Pernikahan, Hamil dan Melahirkan.

633 3 1
                                    

Senyum Asih tak terbendung lagi ketika para saksi mengatakan “SAH!” setelah Furqon melakukan ijab kabul. Asih dan Furqon melakukan pernikahan setelah tiga bulan kedatangan Furqon ke rumah Asih untuk melamarnya. Pesta dilakukan secara sederhana di depan kediaman Almarhum Ayahnya Asih. Tak ada tetangga maupun kerabat yang menyebut bahwa mereka tega menikah setelah kepergian tokoh kampung Abah. Justru semua orang mengerti karena Abah dahulu sering membagikan mimpinya yaitu menikahkan anak tunggalnya Asih.
Furqon dan Asih memutuskan untuk tinggal di kampung untuk menjalankan permintaan mendiang untuk meneruskan perkebunan yang telah dibangun Oleh Almarhum ibu dan Ayahnya Asih. Bukan sebuah perkebunan biasa, melainkan perkebunan besar yang mempekerjakan banyak orang, sehingga jika dibiarkan terbengkalai maka banyak orang yang kehilangan mata pencahariannya.
Seminggu setelah pernikahan itu, pasangan baru itu selalu romantis bahkan di pagi hari. Tak bisa disangka Asih yang tomboy menjadi seorang istri yang lembut dan manja. Dia menyiapkan segelas kopi di tempat Furqon membaca buku penelitian tentang tumbuhan yang ditulis langsung oleh orang tua Asih.
“Abi ini kopinya.”
“Makasih ya istriku..!”
Furqon meminum kopi yang dibuatkan Asih itu dan tersenyum sambil mengatakan.
“MasyaAllah, ini kopi yang terenak di dunia.”

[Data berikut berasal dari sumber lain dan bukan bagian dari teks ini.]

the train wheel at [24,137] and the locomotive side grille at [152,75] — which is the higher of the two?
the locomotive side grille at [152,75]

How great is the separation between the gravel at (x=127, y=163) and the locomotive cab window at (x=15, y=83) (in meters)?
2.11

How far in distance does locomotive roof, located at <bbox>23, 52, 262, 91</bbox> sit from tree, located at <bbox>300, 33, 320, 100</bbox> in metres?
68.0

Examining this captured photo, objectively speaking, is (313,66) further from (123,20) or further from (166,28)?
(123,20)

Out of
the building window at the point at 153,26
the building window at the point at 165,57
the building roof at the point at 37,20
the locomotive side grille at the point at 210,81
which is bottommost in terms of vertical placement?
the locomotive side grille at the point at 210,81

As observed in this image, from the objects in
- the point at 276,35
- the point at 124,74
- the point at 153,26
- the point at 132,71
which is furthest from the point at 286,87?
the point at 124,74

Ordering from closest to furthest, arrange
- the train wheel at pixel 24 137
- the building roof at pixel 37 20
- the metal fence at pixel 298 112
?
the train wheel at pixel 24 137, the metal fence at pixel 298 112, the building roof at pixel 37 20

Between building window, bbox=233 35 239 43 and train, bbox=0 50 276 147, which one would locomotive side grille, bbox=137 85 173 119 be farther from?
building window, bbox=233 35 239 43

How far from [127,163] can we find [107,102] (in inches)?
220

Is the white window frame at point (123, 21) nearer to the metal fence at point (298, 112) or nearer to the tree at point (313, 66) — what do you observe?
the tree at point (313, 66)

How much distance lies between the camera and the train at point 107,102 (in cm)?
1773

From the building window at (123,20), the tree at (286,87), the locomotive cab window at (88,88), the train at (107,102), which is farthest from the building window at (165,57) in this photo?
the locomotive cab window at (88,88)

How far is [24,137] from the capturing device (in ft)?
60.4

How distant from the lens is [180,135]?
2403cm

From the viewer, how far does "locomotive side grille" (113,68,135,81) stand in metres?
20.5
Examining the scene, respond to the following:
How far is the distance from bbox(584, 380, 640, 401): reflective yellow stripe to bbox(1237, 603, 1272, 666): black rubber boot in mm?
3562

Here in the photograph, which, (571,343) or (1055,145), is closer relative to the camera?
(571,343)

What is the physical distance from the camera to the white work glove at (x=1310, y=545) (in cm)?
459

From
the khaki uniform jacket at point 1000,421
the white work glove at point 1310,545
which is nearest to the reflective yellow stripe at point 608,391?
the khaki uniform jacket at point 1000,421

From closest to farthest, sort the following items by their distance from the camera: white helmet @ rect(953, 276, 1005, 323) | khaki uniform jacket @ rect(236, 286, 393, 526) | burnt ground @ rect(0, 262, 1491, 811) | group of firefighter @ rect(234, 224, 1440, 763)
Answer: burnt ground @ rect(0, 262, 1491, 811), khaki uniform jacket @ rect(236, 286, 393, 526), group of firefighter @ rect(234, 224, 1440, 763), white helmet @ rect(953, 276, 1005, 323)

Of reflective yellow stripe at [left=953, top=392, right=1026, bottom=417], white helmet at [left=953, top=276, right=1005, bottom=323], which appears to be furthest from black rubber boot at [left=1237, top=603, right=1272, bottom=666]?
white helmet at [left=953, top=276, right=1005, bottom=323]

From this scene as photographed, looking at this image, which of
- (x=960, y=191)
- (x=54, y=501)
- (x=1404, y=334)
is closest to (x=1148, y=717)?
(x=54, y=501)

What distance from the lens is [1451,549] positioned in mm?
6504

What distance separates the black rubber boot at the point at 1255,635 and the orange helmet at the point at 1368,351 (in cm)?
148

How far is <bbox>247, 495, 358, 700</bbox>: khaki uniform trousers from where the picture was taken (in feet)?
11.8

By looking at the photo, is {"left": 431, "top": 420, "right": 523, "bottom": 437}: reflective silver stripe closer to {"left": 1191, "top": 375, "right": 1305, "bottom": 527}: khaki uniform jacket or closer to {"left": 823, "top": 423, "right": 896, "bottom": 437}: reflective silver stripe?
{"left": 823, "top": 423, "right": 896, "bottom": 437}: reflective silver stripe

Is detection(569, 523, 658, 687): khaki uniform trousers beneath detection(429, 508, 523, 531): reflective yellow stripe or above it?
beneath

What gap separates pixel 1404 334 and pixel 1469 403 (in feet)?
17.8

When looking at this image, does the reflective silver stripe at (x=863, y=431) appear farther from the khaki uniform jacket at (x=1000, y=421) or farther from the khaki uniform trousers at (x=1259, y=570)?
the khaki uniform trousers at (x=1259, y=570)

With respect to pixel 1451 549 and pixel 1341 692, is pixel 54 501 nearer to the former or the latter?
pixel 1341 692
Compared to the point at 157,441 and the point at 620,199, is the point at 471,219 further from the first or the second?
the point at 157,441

Pipi Asiih memerah dia lantas memeluk tangan Furqon, kampung Asih yang berada di dataran tinggi terkenal dengan udara dingin nya apalagi di pagi hari. Tapi kehangatan tercipta di rumah yang ditinggali oleh pasangan pengantin baru itu,
“Asih, orang tuamu luar biasa!”
“Luar biasa kenapa?”
“Melalui penelitiannya, kebun menghasilkan sayur dan buah dengan kualitas tinggi dengan waktu panen yang lebih singkat. tanpa bubuk kimia lagi.”
“Oh itu, Abah memang yang terbaik kalau urusan tanaman hehe.”

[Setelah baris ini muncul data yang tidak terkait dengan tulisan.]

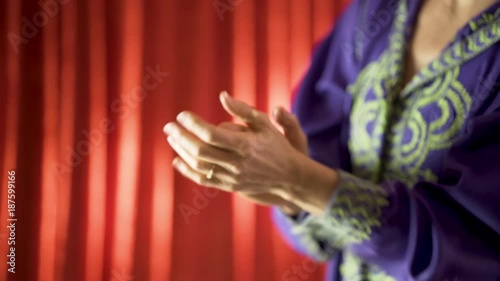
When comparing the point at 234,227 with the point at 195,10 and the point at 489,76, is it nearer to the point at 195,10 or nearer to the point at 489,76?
the point at 195,10

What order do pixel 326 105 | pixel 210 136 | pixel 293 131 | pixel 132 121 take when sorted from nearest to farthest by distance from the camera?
pixel 210 136 < pixel 293 131 < pixel 326 105 < pixel 132 121

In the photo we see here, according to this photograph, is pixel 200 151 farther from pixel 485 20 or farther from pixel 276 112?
pixel 485 20

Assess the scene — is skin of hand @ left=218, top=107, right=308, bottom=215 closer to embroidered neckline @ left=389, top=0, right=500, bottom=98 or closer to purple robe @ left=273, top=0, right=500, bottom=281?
purple robe @ left=273, top=0, right=500, bottom=281

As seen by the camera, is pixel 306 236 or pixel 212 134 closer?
pixel 212 134

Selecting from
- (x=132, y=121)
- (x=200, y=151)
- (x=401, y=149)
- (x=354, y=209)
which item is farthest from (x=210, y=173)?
(x=132, y=121)

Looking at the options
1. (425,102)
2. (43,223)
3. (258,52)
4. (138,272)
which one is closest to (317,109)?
(425,102)

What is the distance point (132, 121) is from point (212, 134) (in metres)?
0.97

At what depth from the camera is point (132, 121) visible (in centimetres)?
128

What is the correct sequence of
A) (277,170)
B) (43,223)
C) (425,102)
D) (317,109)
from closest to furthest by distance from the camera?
(277,170)
(425,102)
(317,109)
(43,223)

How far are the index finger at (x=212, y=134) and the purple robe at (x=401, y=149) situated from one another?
0.38ft

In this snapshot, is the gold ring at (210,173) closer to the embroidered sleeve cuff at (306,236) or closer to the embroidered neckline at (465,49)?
the embroidered sleeve cuff at (306,236)

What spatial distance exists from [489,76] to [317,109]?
0.75 feet

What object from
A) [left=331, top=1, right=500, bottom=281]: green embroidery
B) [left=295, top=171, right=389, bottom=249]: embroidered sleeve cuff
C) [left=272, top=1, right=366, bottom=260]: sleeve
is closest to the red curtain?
[left=272, top=1, right=366, bottom=260]: sleeve

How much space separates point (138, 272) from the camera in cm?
126
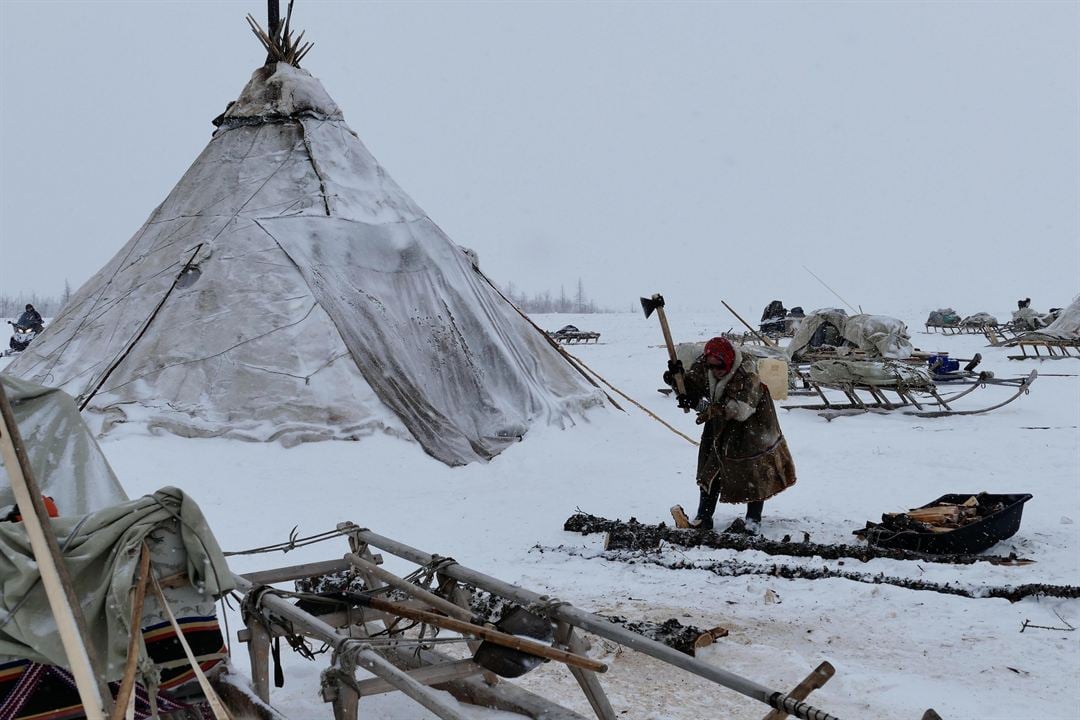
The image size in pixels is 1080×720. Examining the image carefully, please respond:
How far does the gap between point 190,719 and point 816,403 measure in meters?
11.8

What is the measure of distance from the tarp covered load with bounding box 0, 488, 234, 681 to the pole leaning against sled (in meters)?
0.36

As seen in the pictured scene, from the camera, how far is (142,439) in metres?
6.86

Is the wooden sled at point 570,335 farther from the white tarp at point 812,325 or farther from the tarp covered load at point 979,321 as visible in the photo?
the tarp covered load at point 979,321

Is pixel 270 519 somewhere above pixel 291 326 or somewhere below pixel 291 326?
below

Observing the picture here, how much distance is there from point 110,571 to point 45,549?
0.54m

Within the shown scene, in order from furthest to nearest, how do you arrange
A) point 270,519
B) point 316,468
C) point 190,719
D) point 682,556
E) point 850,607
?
point 316,468 < point 270,519 < point 682,556 < point 850,607 < point 190,719

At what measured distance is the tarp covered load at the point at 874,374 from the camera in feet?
38.4

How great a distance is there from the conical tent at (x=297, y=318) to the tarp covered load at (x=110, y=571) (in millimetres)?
4601

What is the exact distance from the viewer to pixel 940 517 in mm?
5570

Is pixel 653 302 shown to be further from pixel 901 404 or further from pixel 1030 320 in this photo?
pixel 1030 320

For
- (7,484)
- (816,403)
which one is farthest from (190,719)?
(816,403)

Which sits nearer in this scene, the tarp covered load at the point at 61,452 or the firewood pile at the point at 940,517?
the tarp covered load at the point at 61,452

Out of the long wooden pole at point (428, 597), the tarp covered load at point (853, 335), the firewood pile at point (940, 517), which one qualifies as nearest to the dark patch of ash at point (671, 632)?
the long wooden pole at point (428, 597)

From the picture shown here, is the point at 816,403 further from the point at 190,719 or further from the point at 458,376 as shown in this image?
Result: the point at 190,719
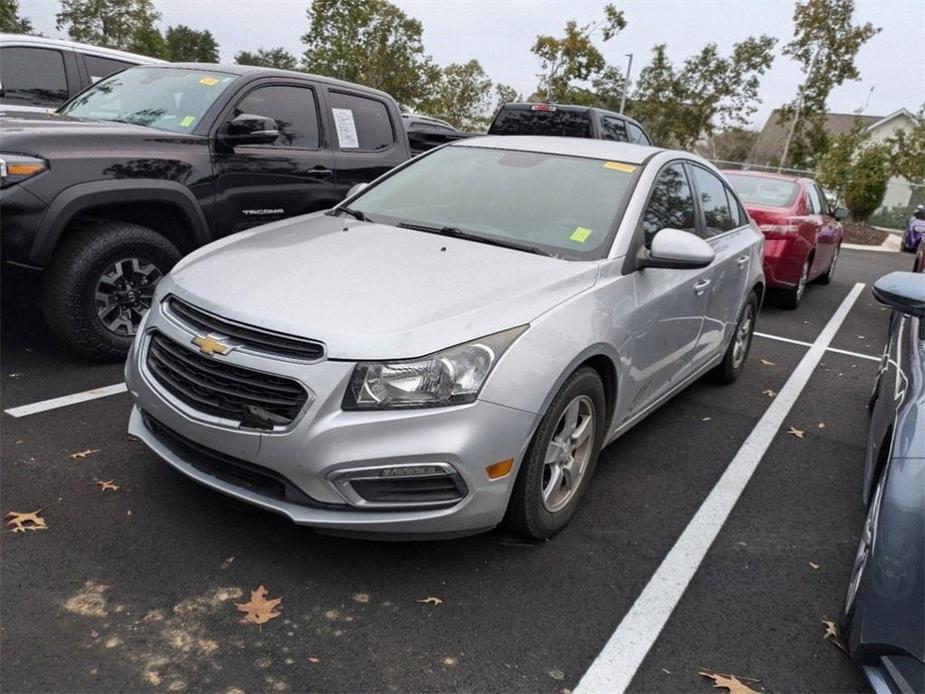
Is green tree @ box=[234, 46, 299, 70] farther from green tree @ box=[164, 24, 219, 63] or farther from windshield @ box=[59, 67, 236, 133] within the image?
windshield @ box=[59, 67, 236, 133]

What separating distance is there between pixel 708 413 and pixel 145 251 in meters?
3.81

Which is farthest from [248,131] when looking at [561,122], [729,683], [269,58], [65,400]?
[269,58]

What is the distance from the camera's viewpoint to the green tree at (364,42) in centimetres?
3191

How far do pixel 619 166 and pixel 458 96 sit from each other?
35.0 meters

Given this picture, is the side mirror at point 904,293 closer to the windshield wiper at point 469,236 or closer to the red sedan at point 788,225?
the windshield wiper at point 469,236

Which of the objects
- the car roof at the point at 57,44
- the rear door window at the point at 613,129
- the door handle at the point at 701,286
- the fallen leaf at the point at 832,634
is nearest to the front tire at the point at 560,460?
the fallen leaf at the point at 832,634

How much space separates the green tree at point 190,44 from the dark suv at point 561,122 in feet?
217

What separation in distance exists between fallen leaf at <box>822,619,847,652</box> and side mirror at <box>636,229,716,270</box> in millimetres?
1588

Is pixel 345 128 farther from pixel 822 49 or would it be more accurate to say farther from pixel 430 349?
pixel 822 49

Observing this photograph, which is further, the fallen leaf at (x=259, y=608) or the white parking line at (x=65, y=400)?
the white parking line at (x=65, y=400)

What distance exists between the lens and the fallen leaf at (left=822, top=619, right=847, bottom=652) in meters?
2.67

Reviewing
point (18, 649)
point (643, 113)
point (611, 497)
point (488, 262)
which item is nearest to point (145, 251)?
point (488, 262)

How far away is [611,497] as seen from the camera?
3.61m

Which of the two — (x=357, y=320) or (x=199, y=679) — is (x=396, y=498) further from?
(x=199, y=679)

“Abi bisa ga ya seperti Abah?”
“Umi yakin Abi pasti bisa, Abi kan punya ilmu mengenai perkebunan ketika pesantren dulu?”
“Ah iya ya, mudah-mudahan abi bisa.”
Mereka memutuskan untuk saling memanggil dengan sebutan umi dan abi, Alasanya agar mereka tidak kaku ketika punya anak nanti. Mereka memang berencana untuk mempunyai momongan. Apalagi Furqon, dia sangat menyukai anak-anak dan sangat ingin mempunyai anak. Bahkan dalam seminggu ini anak-anak kecil selalu datang ke rumah mereka di sore hari untuk belajar mengaji dan ilmu agama pada Furqon. Katanya pengajaran Furqon sangat baik dan menyenangkan sehingga anak-anak senang jika belajar mengaji olehnya.
Tiga bulan telah berlalu, Furqon bekerja dengan baik di ladang, hampir semua pekerjaan dia bereskan dengan cepat. Ilmu tentang perkebunan sangat membantu untuk diterapkan di ladang milik Abah itu. Awalnya Furqon merasa ragu dan dia tidak bisa berbaur dengan karyawan yang bekerja untuk Abah.

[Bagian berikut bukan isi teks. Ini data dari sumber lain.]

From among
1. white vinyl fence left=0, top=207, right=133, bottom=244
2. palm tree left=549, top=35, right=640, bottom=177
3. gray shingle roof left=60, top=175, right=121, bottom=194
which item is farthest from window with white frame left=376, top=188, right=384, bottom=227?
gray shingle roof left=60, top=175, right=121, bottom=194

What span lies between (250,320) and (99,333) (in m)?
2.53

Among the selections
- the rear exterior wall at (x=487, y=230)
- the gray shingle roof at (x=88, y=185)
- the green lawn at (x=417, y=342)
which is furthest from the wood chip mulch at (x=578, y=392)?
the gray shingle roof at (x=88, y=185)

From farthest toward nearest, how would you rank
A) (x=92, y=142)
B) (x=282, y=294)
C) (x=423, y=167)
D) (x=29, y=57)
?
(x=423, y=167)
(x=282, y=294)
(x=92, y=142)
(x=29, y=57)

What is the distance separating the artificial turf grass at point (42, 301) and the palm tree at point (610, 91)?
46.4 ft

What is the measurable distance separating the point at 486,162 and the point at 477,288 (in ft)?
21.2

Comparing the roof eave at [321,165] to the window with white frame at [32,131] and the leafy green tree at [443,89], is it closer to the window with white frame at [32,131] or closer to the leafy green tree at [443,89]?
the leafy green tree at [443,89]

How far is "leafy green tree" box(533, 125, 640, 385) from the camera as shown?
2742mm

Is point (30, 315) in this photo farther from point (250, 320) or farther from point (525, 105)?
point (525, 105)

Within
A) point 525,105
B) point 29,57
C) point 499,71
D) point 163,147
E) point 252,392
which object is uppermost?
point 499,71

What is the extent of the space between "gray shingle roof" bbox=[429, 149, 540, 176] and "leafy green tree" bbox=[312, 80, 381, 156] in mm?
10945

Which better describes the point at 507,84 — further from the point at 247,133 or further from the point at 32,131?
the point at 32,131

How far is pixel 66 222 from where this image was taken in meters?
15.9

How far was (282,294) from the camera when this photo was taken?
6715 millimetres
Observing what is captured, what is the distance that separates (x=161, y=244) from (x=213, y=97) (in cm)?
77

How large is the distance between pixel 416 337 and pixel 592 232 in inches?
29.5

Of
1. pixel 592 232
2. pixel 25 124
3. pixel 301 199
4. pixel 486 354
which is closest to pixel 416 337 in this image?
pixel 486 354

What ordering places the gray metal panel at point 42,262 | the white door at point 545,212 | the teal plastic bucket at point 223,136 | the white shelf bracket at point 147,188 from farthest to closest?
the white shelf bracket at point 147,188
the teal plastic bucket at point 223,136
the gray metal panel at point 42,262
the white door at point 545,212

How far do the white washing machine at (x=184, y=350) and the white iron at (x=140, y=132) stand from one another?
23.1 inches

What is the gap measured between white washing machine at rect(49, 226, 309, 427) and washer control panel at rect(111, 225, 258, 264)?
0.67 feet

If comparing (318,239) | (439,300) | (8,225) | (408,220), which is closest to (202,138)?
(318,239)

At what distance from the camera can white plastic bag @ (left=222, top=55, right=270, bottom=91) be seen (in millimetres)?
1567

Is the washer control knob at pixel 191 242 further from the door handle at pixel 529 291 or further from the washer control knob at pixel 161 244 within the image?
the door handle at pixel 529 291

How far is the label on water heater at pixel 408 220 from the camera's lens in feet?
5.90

“Wajar mereka seperti itu, aku takan pernah bisa menggantikan sosok Abah.”
Di Dalam keterpurukan, seorang lelaki tua yang merupakan karyawan Abah menghampirinya dan memberi tahu Furqon apa saja yang dilakukan Almarhum Abah terhadap kebun dan karyawannya. Furqon tercengang dengan apa yang dilakukan Almarhum Abah itu sangat di luar kemampuanya. Namun Furqon tidak menyerah begitu saja, Berkat bimbingan dari pria tua tersebut dia berhasil memanen sayuran yang melimpah. Dia juga berhasil memanen hati para karyawan hingga mereka menganggap bahwa Furqon layak untuk menjadi pengganti Abah.
***
Hari itu, tepat setelah tiga bulan pernikahan mereka, Hati Asih sedikit deg degan karena sudah tiga hari dia telat menstruasi.
“Apa mungkin ini pertanda?”
Pagi itu ketika Furqon akan berangkat ke kebun, Asih meminta izin kepadanya untuk keluar rumah. Tentu Masih merahasiakan kemana dia akan pergi agar ini menjadi kejutan untuk Furqon yang menanti-nanti kehadiran seorang anak.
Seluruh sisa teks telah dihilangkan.